Any ground of defence which has arisen after the action has been brought but before the defendant has delivered his defence, may be raised by the defendant in his defence, either alone or together with other grounds of defence. If, after the defence has been delivered, any ground of defence arises to any set-off or counterclaim by the defendant, it may be raised by the claimant in his reply.
Stiking Out Pleadings
The court may at any stage of proceedings order to be struck out or amended, any matter in any indorsement or pleading which may be unnecessary or scandalous or which may tend to prejudice, embarrass or delay the fair trial of the action. It may in such case if it thinks fit award the cost of the application, to be awarded on a solicitor and client basis.
The court may order any pleading to be struck out on the ground that it discloses no reasonable cause of action or answer and in any such case where the claim in the action or defence being affirmed by the pleadings is frivolous or vexatious.

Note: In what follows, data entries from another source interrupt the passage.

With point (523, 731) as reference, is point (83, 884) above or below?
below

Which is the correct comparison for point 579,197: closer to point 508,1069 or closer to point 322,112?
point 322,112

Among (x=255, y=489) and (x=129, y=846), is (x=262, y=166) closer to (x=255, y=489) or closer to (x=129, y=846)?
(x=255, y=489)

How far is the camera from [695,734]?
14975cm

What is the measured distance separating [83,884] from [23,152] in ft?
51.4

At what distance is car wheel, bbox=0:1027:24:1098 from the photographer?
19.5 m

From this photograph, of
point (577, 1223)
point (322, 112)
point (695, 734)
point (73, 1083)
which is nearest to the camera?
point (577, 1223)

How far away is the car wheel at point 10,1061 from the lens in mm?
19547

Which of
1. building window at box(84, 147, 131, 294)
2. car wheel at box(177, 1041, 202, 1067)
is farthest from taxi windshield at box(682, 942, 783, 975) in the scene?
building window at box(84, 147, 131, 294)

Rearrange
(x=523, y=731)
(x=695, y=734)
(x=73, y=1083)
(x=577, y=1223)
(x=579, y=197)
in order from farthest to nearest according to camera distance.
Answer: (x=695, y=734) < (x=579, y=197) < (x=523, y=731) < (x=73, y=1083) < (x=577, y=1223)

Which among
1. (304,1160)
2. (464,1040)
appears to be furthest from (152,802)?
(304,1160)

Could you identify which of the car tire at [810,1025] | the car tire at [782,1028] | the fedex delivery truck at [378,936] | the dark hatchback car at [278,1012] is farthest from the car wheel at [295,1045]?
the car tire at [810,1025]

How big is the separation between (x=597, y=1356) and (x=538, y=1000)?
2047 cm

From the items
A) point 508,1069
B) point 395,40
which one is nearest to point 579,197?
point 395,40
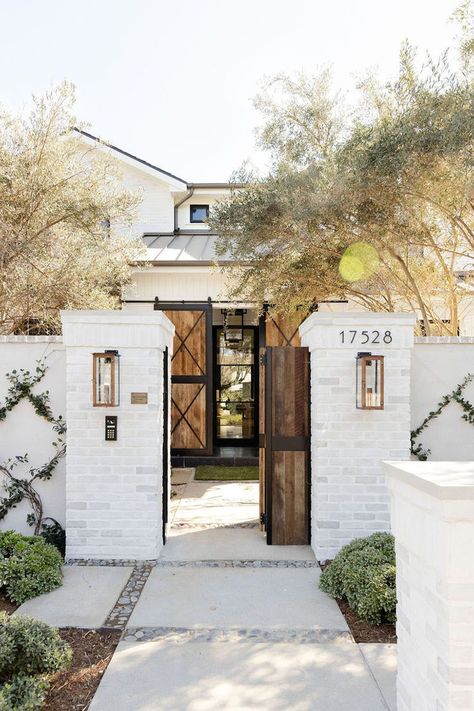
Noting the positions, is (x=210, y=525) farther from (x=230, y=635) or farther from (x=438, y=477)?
(x=438, y=477)

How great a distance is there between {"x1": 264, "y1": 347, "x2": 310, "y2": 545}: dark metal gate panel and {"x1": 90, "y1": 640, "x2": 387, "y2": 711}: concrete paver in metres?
1.72

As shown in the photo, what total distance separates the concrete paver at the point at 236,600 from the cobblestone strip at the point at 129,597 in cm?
5

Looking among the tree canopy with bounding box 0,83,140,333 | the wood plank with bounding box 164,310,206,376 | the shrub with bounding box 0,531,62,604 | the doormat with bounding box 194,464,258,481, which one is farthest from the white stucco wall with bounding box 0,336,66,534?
the wood plank with bounding box 164,310,206,376

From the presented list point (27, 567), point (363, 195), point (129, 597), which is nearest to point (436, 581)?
point (129, 597)

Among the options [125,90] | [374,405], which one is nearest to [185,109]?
[125,90]

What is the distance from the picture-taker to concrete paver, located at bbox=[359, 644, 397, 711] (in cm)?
248

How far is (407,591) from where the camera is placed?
5.89 feet

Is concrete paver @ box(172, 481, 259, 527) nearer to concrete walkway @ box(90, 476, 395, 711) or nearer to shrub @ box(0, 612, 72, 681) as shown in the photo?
concrete walkway @ box(90, 476, 395, 711)

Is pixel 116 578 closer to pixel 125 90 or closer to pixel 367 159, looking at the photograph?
pixel 367 159

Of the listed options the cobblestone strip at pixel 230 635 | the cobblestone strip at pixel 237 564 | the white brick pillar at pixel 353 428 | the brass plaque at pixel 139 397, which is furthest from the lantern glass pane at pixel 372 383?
the brass plaque at pixel 139 397

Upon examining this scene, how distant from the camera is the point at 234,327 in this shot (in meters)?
10.2

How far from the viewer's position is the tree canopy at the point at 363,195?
489 centimetres

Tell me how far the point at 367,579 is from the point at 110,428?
2.45 metres

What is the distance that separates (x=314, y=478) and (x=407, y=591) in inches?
106
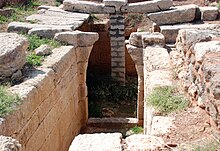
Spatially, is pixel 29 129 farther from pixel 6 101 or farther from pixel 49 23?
pixel 49 23

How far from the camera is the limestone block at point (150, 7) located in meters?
12.7

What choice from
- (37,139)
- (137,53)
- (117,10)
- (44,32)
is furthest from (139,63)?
(37,139)

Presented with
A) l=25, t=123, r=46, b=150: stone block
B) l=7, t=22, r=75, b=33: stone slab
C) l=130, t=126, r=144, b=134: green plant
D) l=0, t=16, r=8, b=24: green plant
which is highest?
l=0, t=16, r=8, b=24: green plant

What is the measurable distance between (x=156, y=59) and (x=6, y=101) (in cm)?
360

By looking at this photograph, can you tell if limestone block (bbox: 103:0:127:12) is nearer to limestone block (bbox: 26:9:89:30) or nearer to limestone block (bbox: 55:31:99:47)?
limestone block (bbox: 26:9:89:30)

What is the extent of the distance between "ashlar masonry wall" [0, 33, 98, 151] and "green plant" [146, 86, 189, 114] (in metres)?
2.09

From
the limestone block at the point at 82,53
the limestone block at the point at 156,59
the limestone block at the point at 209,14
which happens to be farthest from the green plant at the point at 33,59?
the limestone block at the point at 209,14

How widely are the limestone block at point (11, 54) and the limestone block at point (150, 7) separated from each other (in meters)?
6.43

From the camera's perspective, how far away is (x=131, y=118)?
11250 mm

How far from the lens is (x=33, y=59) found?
8.20 m

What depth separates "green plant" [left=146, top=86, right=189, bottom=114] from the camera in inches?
219

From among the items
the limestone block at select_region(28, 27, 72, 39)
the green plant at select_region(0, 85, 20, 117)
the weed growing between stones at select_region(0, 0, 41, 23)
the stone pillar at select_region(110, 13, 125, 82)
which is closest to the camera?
the green plant at select_region(0, 85, 20, 117)

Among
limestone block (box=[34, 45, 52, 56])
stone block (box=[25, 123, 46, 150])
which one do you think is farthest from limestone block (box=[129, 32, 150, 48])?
stone block (box=[25, 123, 46, 150])

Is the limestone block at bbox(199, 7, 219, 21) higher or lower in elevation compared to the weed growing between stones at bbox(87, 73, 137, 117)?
higher
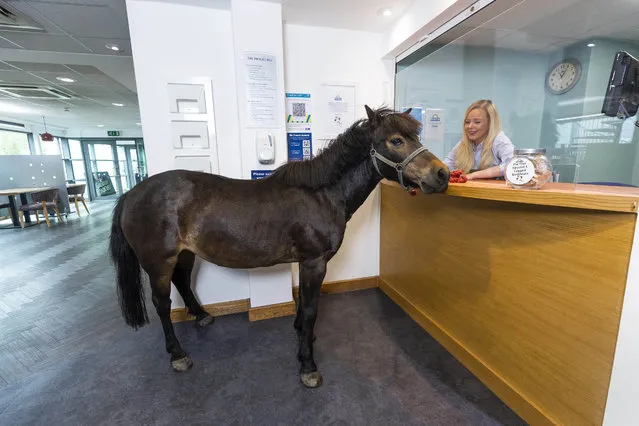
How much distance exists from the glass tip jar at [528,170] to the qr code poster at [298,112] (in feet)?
5.26

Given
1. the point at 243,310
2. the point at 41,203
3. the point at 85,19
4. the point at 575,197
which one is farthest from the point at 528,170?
the point at 41,203

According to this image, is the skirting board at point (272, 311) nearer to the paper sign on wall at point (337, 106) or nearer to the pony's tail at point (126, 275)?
the pony's tail at point (126, 275)

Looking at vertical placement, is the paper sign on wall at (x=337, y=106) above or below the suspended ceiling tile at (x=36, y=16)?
below

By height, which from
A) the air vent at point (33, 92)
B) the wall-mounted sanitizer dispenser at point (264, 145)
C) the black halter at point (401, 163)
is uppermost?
the air vent at point (33, 92)

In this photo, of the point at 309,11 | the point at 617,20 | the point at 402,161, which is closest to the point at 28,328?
the point at 402,161

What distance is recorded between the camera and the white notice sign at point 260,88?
1.95m

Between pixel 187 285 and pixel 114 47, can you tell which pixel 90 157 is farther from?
pixel 187 285

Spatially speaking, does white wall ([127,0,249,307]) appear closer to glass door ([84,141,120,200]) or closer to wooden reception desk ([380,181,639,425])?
wooden reception desk ([380,181,639,425])

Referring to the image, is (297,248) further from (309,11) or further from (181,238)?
(309,11)

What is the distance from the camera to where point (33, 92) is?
534 cm

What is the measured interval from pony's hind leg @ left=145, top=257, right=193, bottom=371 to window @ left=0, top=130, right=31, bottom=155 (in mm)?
9923

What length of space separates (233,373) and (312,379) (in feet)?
1.69

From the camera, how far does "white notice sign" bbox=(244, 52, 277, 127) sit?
1.95 metres

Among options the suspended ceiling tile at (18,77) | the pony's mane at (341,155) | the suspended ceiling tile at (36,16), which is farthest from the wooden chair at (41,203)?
the pony's mane at (341,155)
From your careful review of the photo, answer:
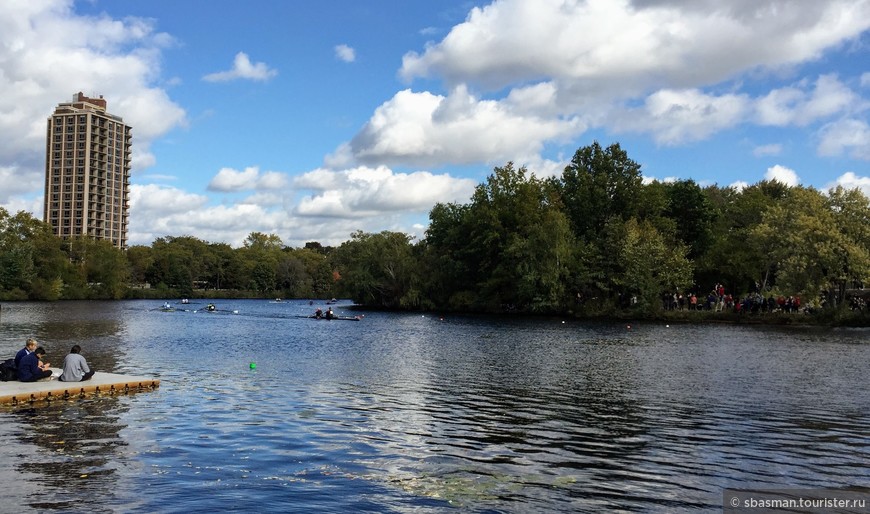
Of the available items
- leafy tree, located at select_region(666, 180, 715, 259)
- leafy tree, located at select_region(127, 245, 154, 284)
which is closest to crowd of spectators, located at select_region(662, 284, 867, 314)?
leafy tree, located at select_region(666, 180, 715, 259)

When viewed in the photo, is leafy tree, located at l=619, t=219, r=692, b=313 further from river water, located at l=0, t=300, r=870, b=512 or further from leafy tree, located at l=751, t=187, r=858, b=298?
river water, located at l=0, t=300, r=870, b=512

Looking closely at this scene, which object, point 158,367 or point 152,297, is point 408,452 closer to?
point 158,367

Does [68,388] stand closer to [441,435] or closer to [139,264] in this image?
[441,435]

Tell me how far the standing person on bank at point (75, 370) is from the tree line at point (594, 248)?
5846cm

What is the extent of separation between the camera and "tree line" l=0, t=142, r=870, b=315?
6306cm

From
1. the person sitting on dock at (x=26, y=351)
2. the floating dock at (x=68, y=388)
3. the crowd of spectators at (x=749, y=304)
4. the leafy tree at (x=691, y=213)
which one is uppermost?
the leafy tree at (x=691, y=213)

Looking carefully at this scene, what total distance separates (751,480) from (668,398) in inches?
411

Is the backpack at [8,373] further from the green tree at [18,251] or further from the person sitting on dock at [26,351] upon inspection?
the green tree at [18,251]

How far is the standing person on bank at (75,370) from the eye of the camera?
72.4 feet

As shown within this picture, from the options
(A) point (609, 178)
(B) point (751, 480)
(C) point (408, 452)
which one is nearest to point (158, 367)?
(C) point (408, 452)

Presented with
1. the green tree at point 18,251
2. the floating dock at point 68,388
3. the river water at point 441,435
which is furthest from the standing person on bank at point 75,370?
the green tree at point 18,251

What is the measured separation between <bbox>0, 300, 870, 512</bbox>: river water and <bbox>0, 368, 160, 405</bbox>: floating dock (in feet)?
2.33

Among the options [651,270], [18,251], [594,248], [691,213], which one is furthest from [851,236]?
[18,251]

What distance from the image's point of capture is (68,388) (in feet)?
69.4
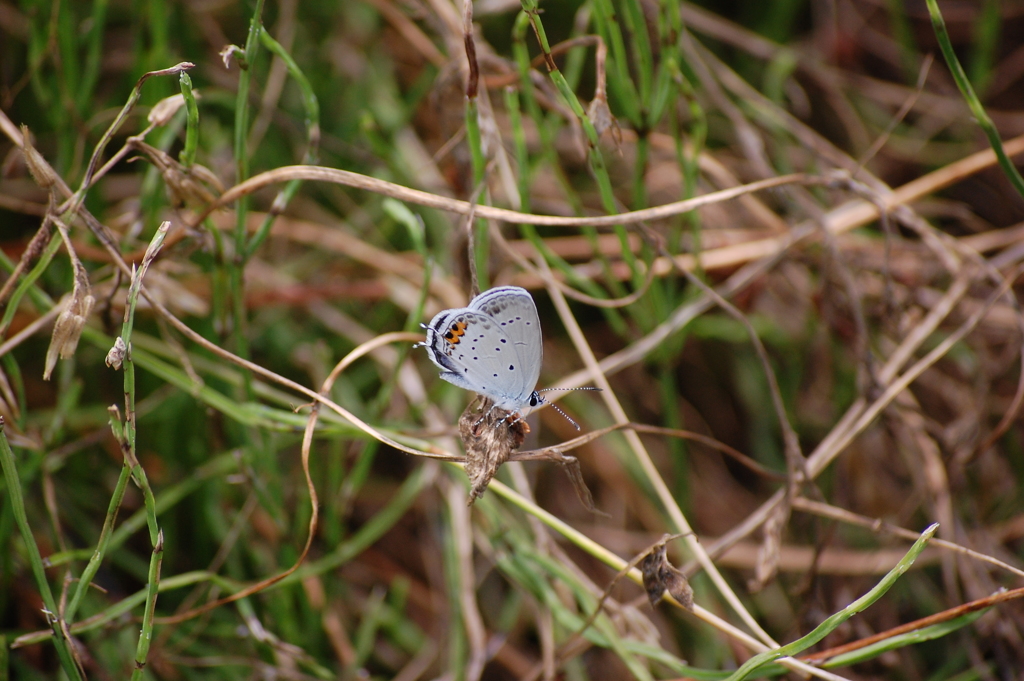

The court may order to the action to be stayed or dismissed or judgement to be entered accordingly as may be just.
Further and Better Particulars
A further and better statement of the nature of the claim or defence or further and better particulars of any matters stated in the pleadings notice or written proceedings, requiring further particulars, may in all cases be ordered upon such terms as to costs as may be just. Particulars shall not be regarded to be delivered before defence or reply unless the court shall be of the opinion that it is necessary and desirable to enable the Claimant or Defendant to plead or for any of the special reason to be delivered.
Before applying for such an order, a party may apply for particulars by letter. The costs of each letter and of any particulars delivered shall be allowed on taxation. The requirement for a prior request or letter shall be taken into account on taxation.
The party at whose instance further particulars have been delivered under court order shall unless the order otherwise provides, have the same length of time for pleading after delivery of particulars that he had at the date of service of the notice of the application. An order for particulars shall not unless otherwise provided, operate as a stay or proceedings or give an extension of time.
Point of Law
Any party shall be entitled to raise by his pleading any point of law. Any point so raised shall be disposed of by the Judge who tries the matter. By consent of the parties or by order of the Court on the application of either party, the same may be set down and heard and disposed of at any time before the trial.
If in the opinion of the Court, the decision on such point of law substantially disposes of the whole action, or of any distinct claim, ground of defence, set-off, counterclaim, or reply, the Court may thereupon dismiss the action and make such other order as may be just.
Where a statement of claim concerns a matter under the EU Judgement\’s Regulation or Convention, the statement of claim shall be indorsed with the statement that the court has the power to hear and determine the claim and shall specify the particular provisions under which the court should assume jurisdiction. The statement of claim shall be indorsed with a statement that no proceedings between the parties concerning the same cause of action are pending between the parties in another EU or contracting state. Similar provisions apply claims under the judgement regulation under Lugano Convention.